What is required → Count the lines in the listing below that contain the string "locateOnScreen", matching case exactly, and reply with only that number.

Material provided →
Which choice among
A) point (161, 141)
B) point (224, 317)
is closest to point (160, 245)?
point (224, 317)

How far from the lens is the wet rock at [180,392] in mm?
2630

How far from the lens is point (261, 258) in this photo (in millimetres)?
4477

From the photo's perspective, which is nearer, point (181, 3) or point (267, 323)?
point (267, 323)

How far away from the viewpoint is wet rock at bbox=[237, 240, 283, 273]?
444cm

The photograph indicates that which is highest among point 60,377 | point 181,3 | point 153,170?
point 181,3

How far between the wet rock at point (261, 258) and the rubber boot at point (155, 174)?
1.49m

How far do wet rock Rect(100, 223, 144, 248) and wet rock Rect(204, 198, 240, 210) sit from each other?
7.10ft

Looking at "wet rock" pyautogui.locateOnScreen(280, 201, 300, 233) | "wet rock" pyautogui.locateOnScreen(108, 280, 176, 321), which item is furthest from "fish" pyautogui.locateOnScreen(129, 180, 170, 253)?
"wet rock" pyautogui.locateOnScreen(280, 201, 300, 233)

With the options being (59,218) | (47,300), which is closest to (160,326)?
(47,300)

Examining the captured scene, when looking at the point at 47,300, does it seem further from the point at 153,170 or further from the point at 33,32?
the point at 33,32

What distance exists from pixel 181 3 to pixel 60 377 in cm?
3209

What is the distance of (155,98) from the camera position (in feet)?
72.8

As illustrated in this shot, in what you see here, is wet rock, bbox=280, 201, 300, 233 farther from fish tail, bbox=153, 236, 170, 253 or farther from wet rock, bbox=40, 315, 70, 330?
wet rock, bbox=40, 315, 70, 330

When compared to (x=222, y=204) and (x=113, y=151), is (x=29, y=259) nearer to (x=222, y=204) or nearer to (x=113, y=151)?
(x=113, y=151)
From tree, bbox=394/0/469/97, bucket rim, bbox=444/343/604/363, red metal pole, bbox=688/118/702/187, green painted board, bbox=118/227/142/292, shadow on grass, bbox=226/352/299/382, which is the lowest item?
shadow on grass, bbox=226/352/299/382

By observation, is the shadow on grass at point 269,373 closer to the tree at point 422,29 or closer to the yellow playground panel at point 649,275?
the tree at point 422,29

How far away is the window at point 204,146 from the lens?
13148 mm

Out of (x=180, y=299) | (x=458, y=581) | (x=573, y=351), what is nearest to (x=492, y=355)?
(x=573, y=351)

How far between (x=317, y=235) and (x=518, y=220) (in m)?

Complete answer → 2